I don't agree with this argument. As you've said yourself, we still have unanswerable questions. Whether or not the science is better is a bit irrelevant no?
 

catalog

Well-known member
the problem with a new religion or 'way' is that we're all too individually segregated now. there is almost no true 'us' anymore in the developed world. there will be endless fighting over tiny details on what it should be about etc. and it's exactly that lack of a collective that makes it so easy to manipulate people en masse and sucker so many people into religions and sects because i think we innately need to belong. if you can tend the strings of the consensus, you're pretty much god

Yeah but what we are seeing now has the potential to irrevocably change what we consider and accept as normal life. I mean, this has the power to create an entirely new way of being. At least for a certain amount of time
 

catalog

Well-known member
not all fervor is religious, also

environmentalism largely lacks the spiritual/supernatural element of religion. even when it does exist, it's not intrinsic.

Joan of Arc claimed to have been inspired by visions of angels. Greta Thunberg obviously isn't. it's a bad comparison.

I'm thinking about the sociological facets of religion here, how it plays out in groups of people, rather than belief. Belief and religion are not really necessarily connected.

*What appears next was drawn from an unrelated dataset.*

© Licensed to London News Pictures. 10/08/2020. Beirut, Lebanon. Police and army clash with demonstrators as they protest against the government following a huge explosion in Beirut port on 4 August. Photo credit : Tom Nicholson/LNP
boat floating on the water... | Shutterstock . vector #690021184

Greta doesn't have to say she's been inspired by angels. You can see it. No one would say that now, we don't love in a world where they are a factor
 

catalog

Well-known member
I should've been more clear maybe, I don't mean no new sects will arise. they very well may.

new sects are always arising. they will as long as people seek answers to unanswerable questions, so likely for as long as human existence is a thing.

I just don't think there will be - barring a massive jump in death toll - a large swell of religious faith/zeal, or anything like the flagellants.

Yeah I can agree to this deffo. But everything I'm seeing so far suggests that we can't cope with even the projected death numbers
 

luka

Well-known member
Specific behaviours are less important than the relationship they have with others. So what I mean is that it's not A or B that are important, it's the A:B relationship. The : is the important thing.

I don't understand this. Can you explain a bit more? I've never been convinced by the vegetarianism/vegan is is a religion argument I gotta admit. Seems silly. But convince me.
 

catalog

Well-known member
I mean that religions are about boundaries more than anything else, about establishing what, for example, you consider holy, and what you consider isn't. The specific items are not as important as the fact that you are ascribing positions to them where you classify one thing different to another. Does that make better sense?